┌─ Document segment

It’s almost 6 p.m., and you know you’re going to get the question any minute: “Mom, what’s for dinner?” If you plan ahead, and spend some time cooking and freezing meals for the week or the month, you can answer that question by naming a delicious casserole or meat dish, instead of “Do you want pizza or Chinese?”
Buy in Bulk
Whether you shop every week or just once a month, take some time to check the grocery store specials for meats that are on sale. When meat goes on sale, buy in bulk and freeze it for future meals. Don’t just throw the packages in the freezer and take them out to thaw, though. Prepare the meat for meals ahead of time. For example, purchase several pounds of ground beef when it’s on sale and prepare meatloaf, meatballs or hamburgers to freeze. Freeze the uncooked meat and use them as necessary; for example, prepare and freeze four or five dozen meatballs and only take out what you need for dinner. Save more time by marinating or seasoning meat before you freeze. For example, marinate chicken breasts in teriyaki sauce or creamy balsamic dressing in the refrigerator for an hour or two before adding to the freezer. When it’s time to cook, thaw and grill for an easy dinner.
While you can thaw meat uncooked to cook later on, you can also cook meat ahead of time to use in your favorite recipes, saving dinner preparation time. Cook several pounds of ground beef with some seasoning mix, chopped onion, salt and pepper to use as a base for meat sauce or tacos later on. Cook chicken or beef in your slow cooker with broth or your favorite marinade or seasoning mix, then chop or shred and freeze to use later in casseroles or other recipes. Or let your chicken do double duty. Simmer whole chickens on the stove with onions, carrots, celery and garlic. When the chicken is cooked, remove the meat and freeze; drain the vegetables from the pot and freeze the stock to use in soups or other recipes.
Cook Double Batches
If you are making a casserole for dinner, make a double batch to freeze. Many of your family’s favorite meals, such as lasagna, manicotti or other pasta dishes or enchiladas and burritos, are easily multiplied and freeze well. Or turn leftovers into a quick freezer meal. For example, boil the bones from your Sunday ham or chicken with onions and garlic to make an simple broth for other recipes. Shred and freeze leftover roasted chicken, or use it in a baked dish, such as chicken tetrazzini, to freeze for another night. Even meals that you make in individual servings can be frozen for later. Try making extra stuffed peppers, stuffed chicken or stuffed pork chops to freeze and thaw for later meals.

└─
┌─ Given information

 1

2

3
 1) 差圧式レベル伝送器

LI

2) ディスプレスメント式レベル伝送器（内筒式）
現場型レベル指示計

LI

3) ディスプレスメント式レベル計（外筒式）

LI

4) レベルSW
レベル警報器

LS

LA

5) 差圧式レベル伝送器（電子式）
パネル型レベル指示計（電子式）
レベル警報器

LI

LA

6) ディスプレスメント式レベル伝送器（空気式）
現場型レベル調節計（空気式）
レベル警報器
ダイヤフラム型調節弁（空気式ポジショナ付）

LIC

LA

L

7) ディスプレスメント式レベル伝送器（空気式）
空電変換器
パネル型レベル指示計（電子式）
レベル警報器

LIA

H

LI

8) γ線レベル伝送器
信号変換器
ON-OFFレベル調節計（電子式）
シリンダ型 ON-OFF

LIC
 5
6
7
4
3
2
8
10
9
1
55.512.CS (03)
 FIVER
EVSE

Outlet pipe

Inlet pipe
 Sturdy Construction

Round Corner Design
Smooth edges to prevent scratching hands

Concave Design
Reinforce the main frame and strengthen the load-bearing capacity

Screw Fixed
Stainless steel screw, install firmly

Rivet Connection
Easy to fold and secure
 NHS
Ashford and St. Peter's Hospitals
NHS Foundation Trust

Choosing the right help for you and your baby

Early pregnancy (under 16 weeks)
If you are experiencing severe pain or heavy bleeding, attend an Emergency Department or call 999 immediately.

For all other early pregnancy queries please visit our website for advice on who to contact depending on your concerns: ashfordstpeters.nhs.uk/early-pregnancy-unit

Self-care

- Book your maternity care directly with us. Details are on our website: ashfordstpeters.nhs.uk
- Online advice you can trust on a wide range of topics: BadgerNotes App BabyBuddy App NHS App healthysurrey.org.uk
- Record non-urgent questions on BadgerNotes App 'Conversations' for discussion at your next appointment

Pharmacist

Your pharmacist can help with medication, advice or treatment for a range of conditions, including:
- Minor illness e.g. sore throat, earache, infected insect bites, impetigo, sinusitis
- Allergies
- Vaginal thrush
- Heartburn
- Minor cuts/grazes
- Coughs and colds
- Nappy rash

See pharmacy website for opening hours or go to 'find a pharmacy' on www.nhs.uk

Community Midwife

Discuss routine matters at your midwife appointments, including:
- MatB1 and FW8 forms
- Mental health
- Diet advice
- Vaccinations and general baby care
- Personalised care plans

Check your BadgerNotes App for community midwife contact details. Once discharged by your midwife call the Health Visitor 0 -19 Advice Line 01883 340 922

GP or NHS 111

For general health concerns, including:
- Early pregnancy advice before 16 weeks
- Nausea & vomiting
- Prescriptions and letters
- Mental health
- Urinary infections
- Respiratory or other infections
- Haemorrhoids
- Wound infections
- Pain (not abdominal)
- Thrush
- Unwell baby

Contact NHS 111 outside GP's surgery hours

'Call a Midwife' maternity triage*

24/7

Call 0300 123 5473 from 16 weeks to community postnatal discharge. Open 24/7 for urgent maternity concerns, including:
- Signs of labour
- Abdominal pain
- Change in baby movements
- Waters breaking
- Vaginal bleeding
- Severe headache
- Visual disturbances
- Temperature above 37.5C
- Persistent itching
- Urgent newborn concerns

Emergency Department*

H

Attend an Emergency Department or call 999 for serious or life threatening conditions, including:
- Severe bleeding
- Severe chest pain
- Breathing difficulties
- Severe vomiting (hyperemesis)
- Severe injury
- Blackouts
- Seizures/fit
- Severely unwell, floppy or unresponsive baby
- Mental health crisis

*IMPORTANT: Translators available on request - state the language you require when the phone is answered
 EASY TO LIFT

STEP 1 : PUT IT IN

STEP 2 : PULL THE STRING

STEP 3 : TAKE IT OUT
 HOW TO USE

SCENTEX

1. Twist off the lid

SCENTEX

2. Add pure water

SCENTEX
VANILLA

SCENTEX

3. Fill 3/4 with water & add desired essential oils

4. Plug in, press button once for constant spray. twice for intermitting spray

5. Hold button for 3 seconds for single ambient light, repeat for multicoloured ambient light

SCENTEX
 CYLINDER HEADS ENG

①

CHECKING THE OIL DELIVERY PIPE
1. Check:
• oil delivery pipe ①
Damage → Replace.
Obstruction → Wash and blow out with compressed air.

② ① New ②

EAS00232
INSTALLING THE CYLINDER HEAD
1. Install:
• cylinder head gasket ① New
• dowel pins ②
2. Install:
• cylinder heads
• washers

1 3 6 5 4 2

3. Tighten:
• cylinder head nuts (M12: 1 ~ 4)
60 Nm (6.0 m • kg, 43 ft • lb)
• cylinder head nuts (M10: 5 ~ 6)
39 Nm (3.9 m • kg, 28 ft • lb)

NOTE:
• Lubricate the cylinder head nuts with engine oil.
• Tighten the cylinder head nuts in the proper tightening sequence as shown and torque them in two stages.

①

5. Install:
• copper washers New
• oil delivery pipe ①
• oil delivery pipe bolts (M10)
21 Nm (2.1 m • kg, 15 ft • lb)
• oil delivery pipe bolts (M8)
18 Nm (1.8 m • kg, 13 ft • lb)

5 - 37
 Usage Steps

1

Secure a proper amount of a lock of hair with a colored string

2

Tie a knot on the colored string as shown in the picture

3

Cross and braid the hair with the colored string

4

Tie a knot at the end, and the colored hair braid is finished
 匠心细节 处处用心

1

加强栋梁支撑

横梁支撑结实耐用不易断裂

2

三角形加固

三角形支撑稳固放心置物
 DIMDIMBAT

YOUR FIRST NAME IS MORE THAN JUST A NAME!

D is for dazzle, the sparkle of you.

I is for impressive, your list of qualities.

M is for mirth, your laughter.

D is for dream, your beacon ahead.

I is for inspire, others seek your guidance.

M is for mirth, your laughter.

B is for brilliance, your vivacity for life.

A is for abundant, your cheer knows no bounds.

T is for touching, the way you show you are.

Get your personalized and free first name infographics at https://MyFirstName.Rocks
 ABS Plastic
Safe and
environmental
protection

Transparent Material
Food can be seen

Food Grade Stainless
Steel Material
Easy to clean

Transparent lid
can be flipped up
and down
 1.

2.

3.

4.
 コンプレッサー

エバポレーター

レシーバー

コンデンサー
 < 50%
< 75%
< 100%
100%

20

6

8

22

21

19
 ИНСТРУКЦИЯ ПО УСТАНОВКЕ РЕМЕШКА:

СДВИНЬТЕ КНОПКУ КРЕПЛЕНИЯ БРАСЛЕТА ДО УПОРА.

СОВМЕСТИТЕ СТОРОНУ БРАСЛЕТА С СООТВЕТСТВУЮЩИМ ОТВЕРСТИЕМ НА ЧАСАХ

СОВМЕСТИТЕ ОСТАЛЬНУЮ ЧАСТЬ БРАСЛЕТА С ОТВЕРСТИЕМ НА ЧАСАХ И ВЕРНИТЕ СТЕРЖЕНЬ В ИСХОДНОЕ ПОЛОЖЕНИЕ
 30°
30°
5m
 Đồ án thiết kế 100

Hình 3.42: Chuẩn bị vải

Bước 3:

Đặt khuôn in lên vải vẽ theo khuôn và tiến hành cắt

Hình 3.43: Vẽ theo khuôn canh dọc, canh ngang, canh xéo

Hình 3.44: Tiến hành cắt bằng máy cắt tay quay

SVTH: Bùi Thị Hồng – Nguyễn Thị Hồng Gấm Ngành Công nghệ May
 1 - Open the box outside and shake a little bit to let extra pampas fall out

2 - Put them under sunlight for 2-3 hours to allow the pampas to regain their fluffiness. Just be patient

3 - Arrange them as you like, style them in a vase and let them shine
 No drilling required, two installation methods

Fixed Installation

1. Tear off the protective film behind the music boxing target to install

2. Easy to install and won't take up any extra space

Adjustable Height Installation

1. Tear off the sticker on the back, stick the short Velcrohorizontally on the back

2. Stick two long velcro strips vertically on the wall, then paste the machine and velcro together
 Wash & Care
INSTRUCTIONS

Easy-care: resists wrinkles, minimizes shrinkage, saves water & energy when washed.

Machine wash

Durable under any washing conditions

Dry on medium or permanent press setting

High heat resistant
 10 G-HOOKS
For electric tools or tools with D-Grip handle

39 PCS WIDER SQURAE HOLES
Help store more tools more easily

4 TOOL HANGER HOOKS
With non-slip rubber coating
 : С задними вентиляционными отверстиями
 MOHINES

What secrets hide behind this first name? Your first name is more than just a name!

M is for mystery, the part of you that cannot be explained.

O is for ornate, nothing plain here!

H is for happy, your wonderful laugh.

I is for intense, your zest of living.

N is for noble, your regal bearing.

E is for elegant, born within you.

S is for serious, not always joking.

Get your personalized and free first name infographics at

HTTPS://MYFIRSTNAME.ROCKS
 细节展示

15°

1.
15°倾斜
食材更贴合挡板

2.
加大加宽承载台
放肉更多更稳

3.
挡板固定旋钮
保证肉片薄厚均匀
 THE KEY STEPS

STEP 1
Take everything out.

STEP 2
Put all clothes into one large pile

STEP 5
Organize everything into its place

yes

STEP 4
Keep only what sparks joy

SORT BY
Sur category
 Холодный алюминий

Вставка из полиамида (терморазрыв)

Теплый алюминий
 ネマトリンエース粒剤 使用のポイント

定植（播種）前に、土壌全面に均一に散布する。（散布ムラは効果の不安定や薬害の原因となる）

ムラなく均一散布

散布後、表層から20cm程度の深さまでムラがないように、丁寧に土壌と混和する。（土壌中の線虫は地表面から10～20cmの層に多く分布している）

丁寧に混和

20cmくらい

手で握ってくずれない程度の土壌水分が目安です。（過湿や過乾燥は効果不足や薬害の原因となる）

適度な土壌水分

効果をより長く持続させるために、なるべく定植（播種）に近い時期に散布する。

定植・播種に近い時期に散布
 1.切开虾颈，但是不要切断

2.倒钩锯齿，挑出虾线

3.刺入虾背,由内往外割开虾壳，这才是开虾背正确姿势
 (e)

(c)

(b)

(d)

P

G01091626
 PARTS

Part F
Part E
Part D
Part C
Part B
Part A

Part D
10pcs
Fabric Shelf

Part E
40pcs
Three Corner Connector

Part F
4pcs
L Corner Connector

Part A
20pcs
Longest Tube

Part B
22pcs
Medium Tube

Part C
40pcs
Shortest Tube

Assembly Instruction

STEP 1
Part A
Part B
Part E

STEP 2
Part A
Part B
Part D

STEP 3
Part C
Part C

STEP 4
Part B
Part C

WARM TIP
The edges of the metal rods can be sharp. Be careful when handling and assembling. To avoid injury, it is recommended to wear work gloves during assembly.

└─

- _Check your understanding_:
1. Check each statement against the text on freezer meals and answer yes or no, quoting the words of the text that decide it: (a) chicken breasts can be marinated in the refrigerator for an hour or two before going into the freezer; (b) meatballs should be cooked before they are frozen; (c) the vegetables from simmered whole chickens are frozen along with the stock.
2. In the text on freezer meals, which ingredients are whole chickens simmered with on the stove? List every one.
3. From the text on freezer meals, reproduce the passage that begins at the words "Cook Double Batches" and stop after "for later meals.".

- _Answers for the exercise_:
1.
(a) Yes: "marinate chicken breasts in teriyaki sauce or creamy balsamic dressing in the refrigerator for an hour or two before adding to the freezer"
(b) No: "Freeze the uncooked meat and use them as necessary"
(c) No: "drain the vegetables from the pot and freeze the stock"

2. onions, carrots, celery, garlic

3.
Cook Double Batches
If you are making a casserole for dinner, make a double batch to freeze. Many of your family’s favorite meals, such as lasagna, manicotti or other pasta dishes or enchiladas and burritos, are easily multiplied and freeze well. Or turn leftovers into a quick freezer meal. For example, boil the bones from your Sunday ham or chicken with onions and garlic to make an simple broth for other recipes. Shred and freeze leftover roasted chicken, or use it in a baked dish, such as chicken tetrazzini, to freeze for another night. Even meals that you make in individual servings can be frozen for later. Try making extra stuffed peppers, stuffed chicken or stuffed pork chops to freeze and thaw for later meals.